● The task:
Let the output be exactly the lines from the one containing "phylum: Chordata" through the end of the records below, both included.

● The data:
────────────────

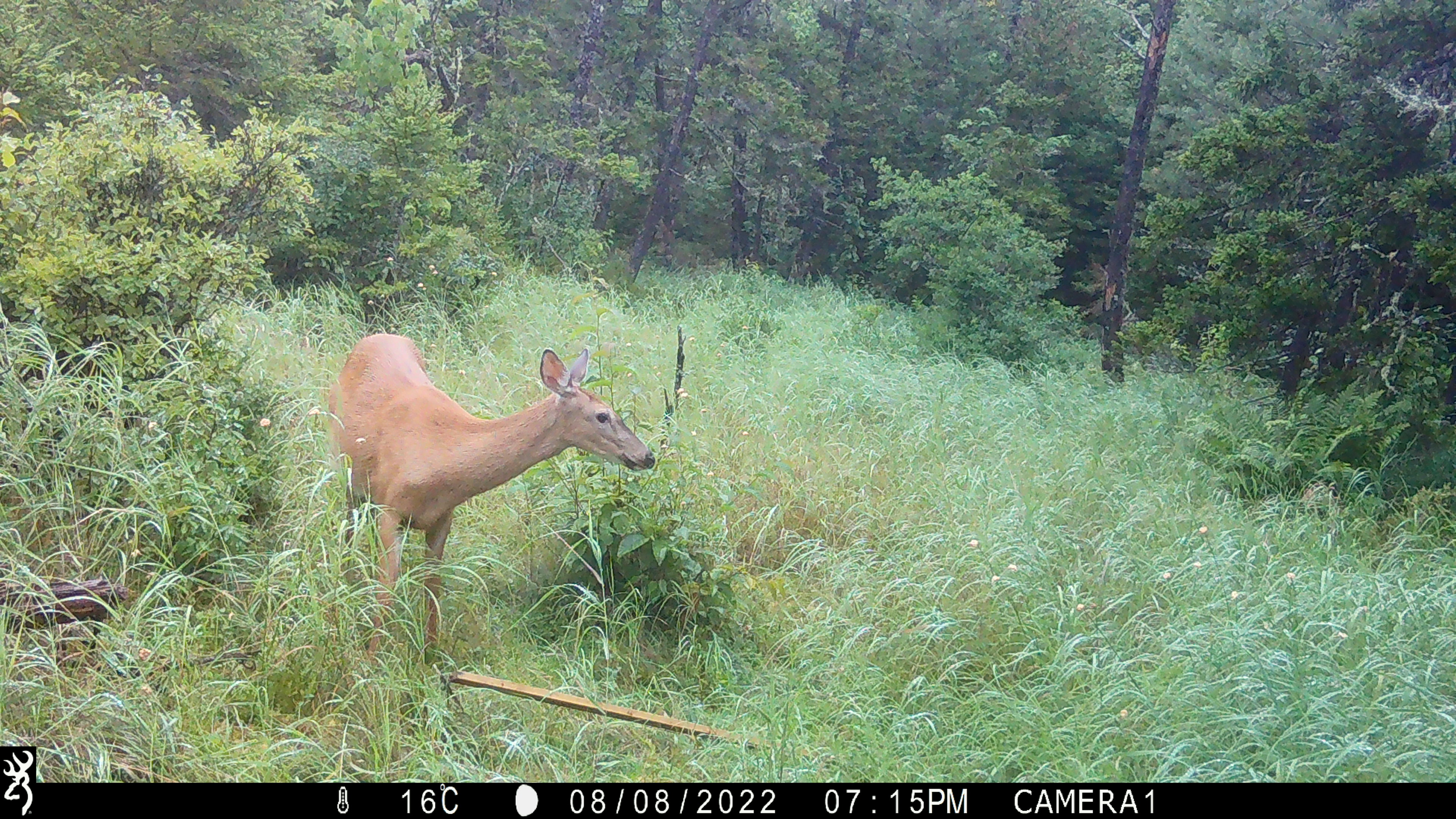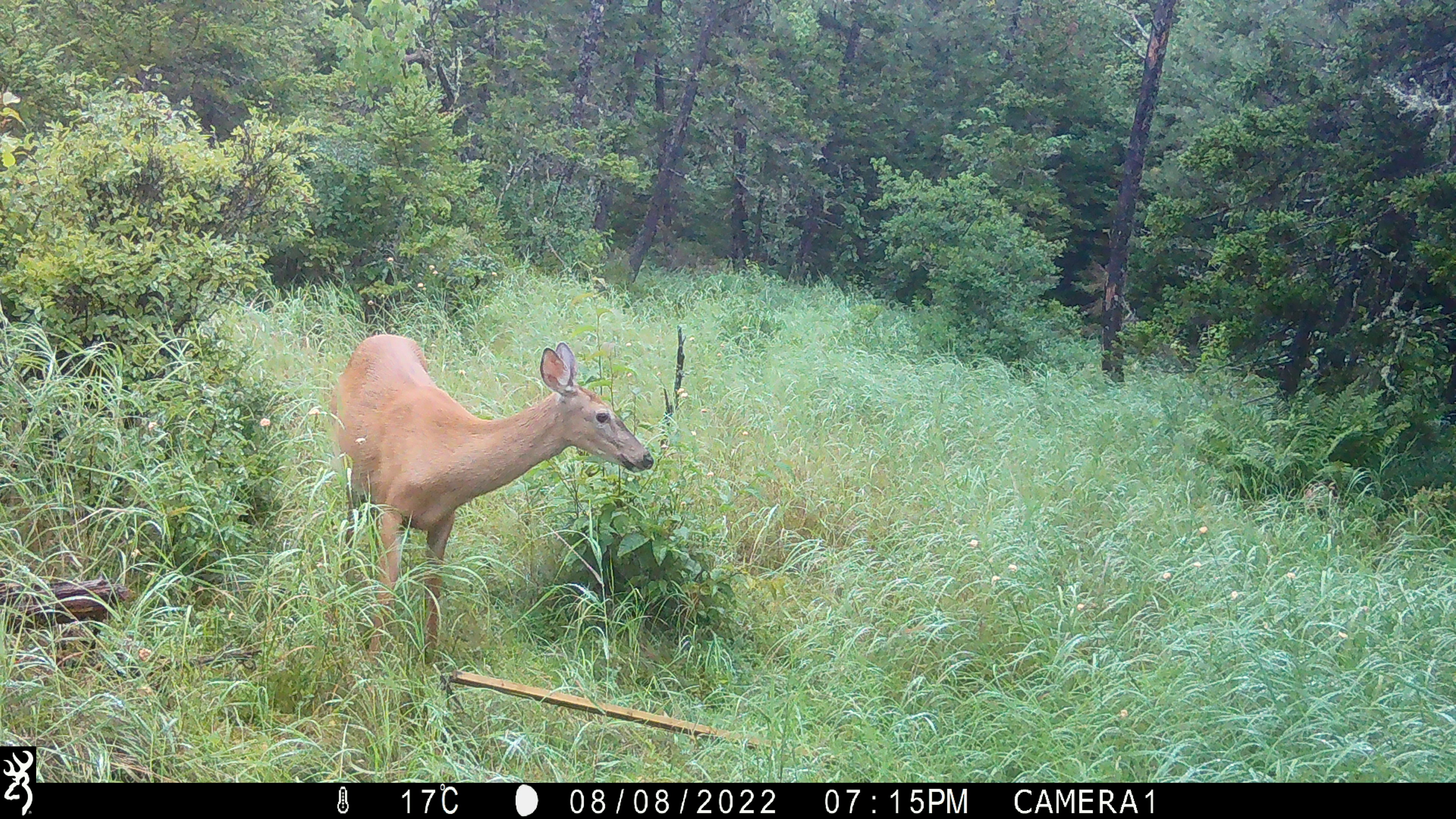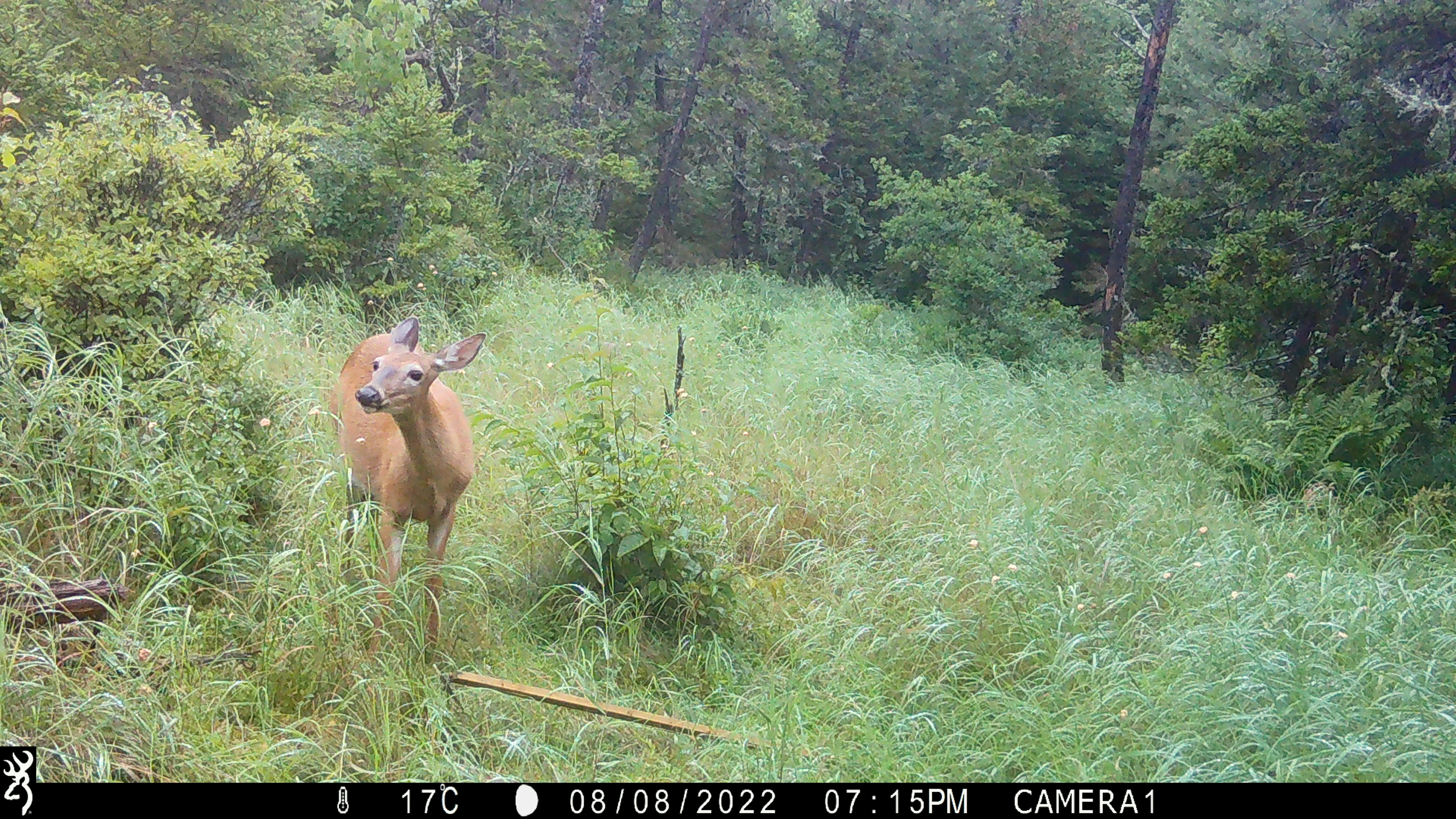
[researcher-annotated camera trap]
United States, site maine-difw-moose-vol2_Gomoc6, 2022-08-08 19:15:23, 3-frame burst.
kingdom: Animalia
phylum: Chordata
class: Mammalia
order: Artiodactyla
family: Cervidae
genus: Odocoileus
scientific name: Odocoileus virginianus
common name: white-tailed deer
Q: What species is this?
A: White-tailed deer (Odocoileus virginianus).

────────────────

● Answer area:
phylum: Chordata
class: Mammalia
order: Artiodactyla
family: Cervidae
genus: Odocoileus
scientific name: Odocoileus virginianus
common name: white-tailed deer
Q: What species is this?
A: White-tailed deer (Odocoileus virginianus).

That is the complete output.